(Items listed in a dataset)
----------

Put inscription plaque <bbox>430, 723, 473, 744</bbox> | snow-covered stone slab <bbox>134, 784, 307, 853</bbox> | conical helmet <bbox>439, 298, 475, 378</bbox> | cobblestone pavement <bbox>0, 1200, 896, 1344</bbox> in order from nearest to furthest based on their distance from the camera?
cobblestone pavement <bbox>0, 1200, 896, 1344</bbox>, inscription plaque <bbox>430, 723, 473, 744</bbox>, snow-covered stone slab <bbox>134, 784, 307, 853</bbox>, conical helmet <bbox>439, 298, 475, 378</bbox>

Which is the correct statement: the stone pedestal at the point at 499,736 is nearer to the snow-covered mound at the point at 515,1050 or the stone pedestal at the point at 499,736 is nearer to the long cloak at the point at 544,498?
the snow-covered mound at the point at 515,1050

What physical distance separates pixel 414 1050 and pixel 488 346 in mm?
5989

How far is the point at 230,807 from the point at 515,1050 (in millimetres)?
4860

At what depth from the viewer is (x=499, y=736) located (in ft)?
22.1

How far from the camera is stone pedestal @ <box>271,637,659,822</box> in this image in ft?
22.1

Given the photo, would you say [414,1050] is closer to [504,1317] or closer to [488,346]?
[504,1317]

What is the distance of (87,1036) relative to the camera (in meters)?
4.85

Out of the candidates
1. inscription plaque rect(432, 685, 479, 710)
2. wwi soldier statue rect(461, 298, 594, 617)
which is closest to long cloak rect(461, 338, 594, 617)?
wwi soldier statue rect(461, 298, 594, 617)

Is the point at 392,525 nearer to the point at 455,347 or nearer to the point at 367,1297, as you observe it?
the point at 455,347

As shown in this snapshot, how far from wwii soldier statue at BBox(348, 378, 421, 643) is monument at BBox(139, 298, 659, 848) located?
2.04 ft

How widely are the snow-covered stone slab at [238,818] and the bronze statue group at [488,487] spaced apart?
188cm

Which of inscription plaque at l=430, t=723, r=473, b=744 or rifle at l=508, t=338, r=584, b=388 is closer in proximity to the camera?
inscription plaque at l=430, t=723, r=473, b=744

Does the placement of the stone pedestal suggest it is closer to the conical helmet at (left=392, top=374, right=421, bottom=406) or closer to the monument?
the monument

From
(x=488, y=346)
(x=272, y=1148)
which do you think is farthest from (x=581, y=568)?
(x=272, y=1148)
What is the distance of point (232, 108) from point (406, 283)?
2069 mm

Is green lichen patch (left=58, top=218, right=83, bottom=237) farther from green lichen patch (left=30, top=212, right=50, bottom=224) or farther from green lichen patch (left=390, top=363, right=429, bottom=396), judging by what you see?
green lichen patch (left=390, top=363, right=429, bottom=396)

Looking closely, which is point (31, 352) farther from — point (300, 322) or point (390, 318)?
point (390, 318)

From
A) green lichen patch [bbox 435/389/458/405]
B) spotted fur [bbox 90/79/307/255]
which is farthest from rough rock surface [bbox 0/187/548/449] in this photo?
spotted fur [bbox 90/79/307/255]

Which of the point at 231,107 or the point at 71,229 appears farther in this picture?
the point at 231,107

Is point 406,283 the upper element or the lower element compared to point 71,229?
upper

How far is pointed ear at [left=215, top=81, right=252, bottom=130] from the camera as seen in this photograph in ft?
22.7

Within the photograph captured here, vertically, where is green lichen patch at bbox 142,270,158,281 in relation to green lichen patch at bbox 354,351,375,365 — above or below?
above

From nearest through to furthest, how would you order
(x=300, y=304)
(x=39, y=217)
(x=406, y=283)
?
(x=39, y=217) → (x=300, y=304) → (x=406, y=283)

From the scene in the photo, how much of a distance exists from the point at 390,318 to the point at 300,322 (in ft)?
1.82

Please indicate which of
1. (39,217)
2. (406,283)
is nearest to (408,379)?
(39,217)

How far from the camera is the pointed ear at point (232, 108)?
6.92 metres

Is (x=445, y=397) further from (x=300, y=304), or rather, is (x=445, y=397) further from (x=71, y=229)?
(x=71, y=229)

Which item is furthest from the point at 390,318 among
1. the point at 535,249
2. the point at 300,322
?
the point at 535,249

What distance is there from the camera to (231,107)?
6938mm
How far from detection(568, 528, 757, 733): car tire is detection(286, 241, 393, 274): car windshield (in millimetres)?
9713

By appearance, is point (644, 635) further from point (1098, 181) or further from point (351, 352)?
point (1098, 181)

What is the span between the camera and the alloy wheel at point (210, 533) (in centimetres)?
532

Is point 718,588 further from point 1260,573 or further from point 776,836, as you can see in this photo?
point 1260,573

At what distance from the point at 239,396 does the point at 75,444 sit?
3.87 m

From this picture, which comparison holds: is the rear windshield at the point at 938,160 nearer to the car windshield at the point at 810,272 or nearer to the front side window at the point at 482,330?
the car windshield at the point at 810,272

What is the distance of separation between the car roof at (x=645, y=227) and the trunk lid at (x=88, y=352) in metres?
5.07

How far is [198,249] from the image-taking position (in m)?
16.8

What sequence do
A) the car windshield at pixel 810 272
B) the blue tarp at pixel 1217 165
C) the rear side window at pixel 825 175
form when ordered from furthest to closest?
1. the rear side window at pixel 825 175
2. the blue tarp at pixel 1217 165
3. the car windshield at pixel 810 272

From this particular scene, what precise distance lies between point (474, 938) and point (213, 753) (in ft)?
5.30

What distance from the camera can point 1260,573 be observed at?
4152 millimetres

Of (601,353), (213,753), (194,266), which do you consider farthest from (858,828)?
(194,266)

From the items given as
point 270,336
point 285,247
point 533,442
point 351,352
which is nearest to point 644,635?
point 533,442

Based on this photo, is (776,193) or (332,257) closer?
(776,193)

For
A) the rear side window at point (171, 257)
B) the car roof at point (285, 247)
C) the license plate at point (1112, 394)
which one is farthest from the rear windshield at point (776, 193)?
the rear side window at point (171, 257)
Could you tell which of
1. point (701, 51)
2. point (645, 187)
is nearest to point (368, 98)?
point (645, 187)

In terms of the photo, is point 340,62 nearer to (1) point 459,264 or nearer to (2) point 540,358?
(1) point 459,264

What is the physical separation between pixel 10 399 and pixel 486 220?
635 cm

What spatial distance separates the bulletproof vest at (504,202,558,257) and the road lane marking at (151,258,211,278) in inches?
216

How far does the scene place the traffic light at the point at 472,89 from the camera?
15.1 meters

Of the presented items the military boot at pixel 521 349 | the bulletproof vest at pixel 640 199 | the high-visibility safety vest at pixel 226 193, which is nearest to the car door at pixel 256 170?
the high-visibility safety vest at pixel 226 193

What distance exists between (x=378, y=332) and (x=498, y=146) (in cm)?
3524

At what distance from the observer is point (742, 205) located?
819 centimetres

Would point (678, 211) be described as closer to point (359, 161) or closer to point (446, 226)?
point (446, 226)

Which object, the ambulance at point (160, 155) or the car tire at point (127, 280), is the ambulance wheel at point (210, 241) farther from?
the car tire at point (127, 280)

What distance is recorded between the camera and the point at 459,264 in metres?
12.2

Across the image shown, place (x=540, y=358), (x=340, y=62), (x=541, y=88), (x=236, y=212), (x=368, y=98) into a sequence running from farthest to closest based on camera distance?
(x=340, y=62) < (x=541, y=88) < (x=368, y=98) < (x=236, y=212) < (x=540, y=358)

----------

EXERCISE BRIEF → Extract the listing in its entirety, matching it exactly.

IN RESPONSE →
Put inscription plaque <bbox>430, 723, 473, 744</bbox> | snow-covered stone slab <bbox>134, 784, 307, 853</bbox> | conical helmet <bbox>439, 298, 475, 378</bbox> | cobblestone pavement <bbox>0, 1200, 896, 1344</bbox> in order from nearest to furthest based on their distance from the camera?
cobblestone pavement <bbox>0, 1200, 896, 1344</bbox>, inscription plaque <bbox>430, 723, 473, 744</bbox>, snow-covered stone slab <bbox>134, 784, 307, 853</bbox>, conical helmet <bbox>439, 298, 475, 378</bbox>

Which is the correct statement: the stone pedestal at the point at 499,736 is nearer to the snow-covered mound at the point at 515,1050 or the stone pedestal at the point at 499,736 is nearer to the long cloak at the point at 544,498?
the snow-covered mound at the point at 515,1050

What physical distance separates pixel 414 1050 and pixel 488 346 in mm?
5989

How far is the point at 230,807 from the point at 515,1050 (in millimetres)?
4860

At what depth from the viewer is (x=499, y=736) located (in ft)?
22.1

How far from the camera is stone pedestal @ <box>271,637,659,822</box> in this image in ft?
22.1

Given the photo, would you say [414,1050] is closer to [504,1317] or closer to [488,346]?
[504,1317]

What is the distance of (87,1036) relative to the camera (in meters)?
4.85

Out of the candidates
1. inscription plaque rect(432, 685, 479, 710)
2. wwi soldier statue rect(461, 298, 594, 617)
which is closest to long cloak rect(461, 338, 594, 617)?
wwi soldier statue rect(461, 298, 594, 617)

Is the point at 392,525 nearer to the point at 455,347 or nearer to the point at 367,1297, as you observe it?
the point at 455,347

As shown in this snapshot, how far from wwii soldier statue at BBox(348, 378, 421, 643) is monument at BBox(139, 298, 659, 848) located?
2.04 ft

How widely are the snow-covered stone slab at [238,818] and the bronze statue group at [488,487] spaced apart?
188cm

Which of inscription plaque at l=430, t=723, r=473, b=744 or rifle at l=508, t=338, r=584, b=388 is closer in proximity to the camera?
inscription plaque at l=430, t=723, r=473, b=744

Does the placement of the stone pedestal suggest it is closer to the conical helmet at (left=392, top=374, right=421, bottom=406) or closer to the monument?
the monument

From
(x=488, y=346)
(x=272, y=1148)
which do you think is farthest from (x=581, y=568)?
(x=272, y=1148)
What is the distance of point (232, 108) from point (406, 283)?
2069 mm

Is green lichen patch (left=58, top=218, right=83, bottom=237) farther from green lichen patch (left=30, top=212, right=50, bottom=224) or farther from green lichen patch (left=390, top=363, right=429, bottom=396), judging by what you see?
green lichen patch (left=390, top=363, right=429, bottom=396)

Looking closely, which is point (31, 352) farther from — point (300, 322) or point (390, 318)?
point (390, 318)

From
A) green lichen patch [bbox 435/389/458/405]
B) spotted fur [bbox 90/79/307/255]
which is farthest from rough rock surface [bbox 0/187/548/449] in this photo?
spotted fur [bbox 90/79/307/255]

Which of the point at 231,107 or the point at 71,229 appears farther in this picture?
the point at 231,107

Is point 406,283 the upper element or the lower element compared to point 71,229?
upper

How far is pointed ear at [left=215, top=81, right=252, bottom=130] from the camera as seen in this photograph in ft?
22.7

Within the photograph captured here, vertically, where is green lichen patch at bbox 142,270,158,281 in relation to green lichen patch at bbox 354,351,375,365 — above or below?
above

From nearest through to furthest, how would you order
(x=300, y=304)
(x=39, y=217)
(x=406, y=283)
?
(x=39, y=217) → (x=300, y=304) → (x=406, y=283)

From the scene in the photo, how much of a distance exists from the point at 390,318 to the point at 300,322 (in ft)?
1.82

Please indicate which of
1. (39,217)
2. (406,283)
is nearest to (408,379)?
(39,217)

How far from the camera is the pointed ear at point (232, 108)?
6.92 metres

Is (x=445, y=397) further from (x=300, y=304), or rather, is (x=445, y=397) further from (x=71, y=229)?
(x=71, y=229)

Which item is furthest from the point at 390,318 among
1. the point at 535,249
2. the point at 300,322
?
the point at 535,249

What distance is there from the camera to (231,107)?
6938mm
How far from detection(568, 528, 757, 733): car tire is detection(286, 241, 393, 274): car windshield (in millimetres)?
9713

By appearance, is point (644, 635) further from point (1098, 181) or further from point (351, 352)?
point (1098, 181)

What is the span between the camera and the alloy wheel at point (210, 533) (in centimetres)?
532

Is point 718,588 further from point 1260,573 or further from point 776,836, as you can see in this photo?
point 1260,573

At what distance from the point at 239,396 does the point at 75,444 sit?
3.87 m

From this picture, which comparison holds: is the rear windshield at the point at 938,160 nearer to the car windshield at the point at 810,272 or nearer to the front side window at the point at 482,330?
the car windshield at the point at 810,272

What is the distance of separation between the car roof at (x=645, y=227) and the trunk lid at (x=88, y=352) in metres?
5.07

How far is [198,249] from the image-taking position (in m)?
16.8

What sequence do
A) the car windshield at pixel 810 272
B) the blue tarp at pixel 1217 165
C) the rear side window at pixel 825 175
form when ordered from furthest to closest?
1. the rear side window at pixel 825 175
2. the blue tarp at pixel 1217 165
3. the car windshield at pixel 810 272

From this particular scene, what precise distance lies between point (474, 938) and point (213, 753) (in ft)?
5.30

What distance from the camera can point 1260,573 be observed at?
4152 millimetres

Of (601,353), (213,753), (194,266), which do you consider farthest from (858,828)?
(194,266)

From the items given as
point 270,336
point 285,247
point 533,442
point 351,352
which is nearest to point 644,635?
point 533,442

Based on this photo, is (776,193) or (332,257) closer?
(776,193)

For
A) the rear side window at point (171, 257)
B) the car roof at point (285, 247)
C) the license plate at point (1112, 394)
which one is farthest from the rear windshield at point (776, 193)?
the rear side window at point (171, 257)
Could you tell which of
1. point (701, 51)
2. point (645, 187)
is nearest to point (368, 98)?
point (645, 187)

In terms of the photo, is point 340,62 nearer to (1) point 459,264 or nearer to (2) point 540,358?
(1) point 459,264

What is the physical separation between pixel 10 399 and pixel 486 220?
635 cm

What spatial distance separates the bulletproof vest at (504,202,558,257) and the road lane marking at (151,258,211,278) in inches?
216

How far does the scene place the traffic light at the point at 472,89 from the camera?
15.1 meters

Of the presented items the military boot at pixel 521 349 | the bulletproof vest at pixel 640 199 | the high-visibility safety vest at pixel 226 193, which is nearest to the car door at pixel 256 170?
the high-visibility safety vest at pixel 226 193

What distance exists between (x=378, y=332) and (x=498, y=146) (in cm)?
3524

At what distance from the observer is point (742, 205) located?
819 centimetres

Would point (678, 211) be described as closer to point (359, 161) or closer to point (446, 226)?
point (446, 226)

Which object, the ambulance at point (160, 155) or the car tire at point (127, 280), is the ambulance wheel at point (210, 241) farther from?
the car tire at point (127, 280)

What distance is recorded between the camera and the point at 459,264 in metres?
12.2

Across the image shown, place (x=540, y=358), (x=340, y=62), (x=541, y=88), (x=236, y=212), (x=368, y=98) into a sequence running from farthest to closest based on camera distance?
(x=340, y=62) < (x=541, y=88) < (x=368, y=98) < (x=236, y=212) < (x=540, y=358)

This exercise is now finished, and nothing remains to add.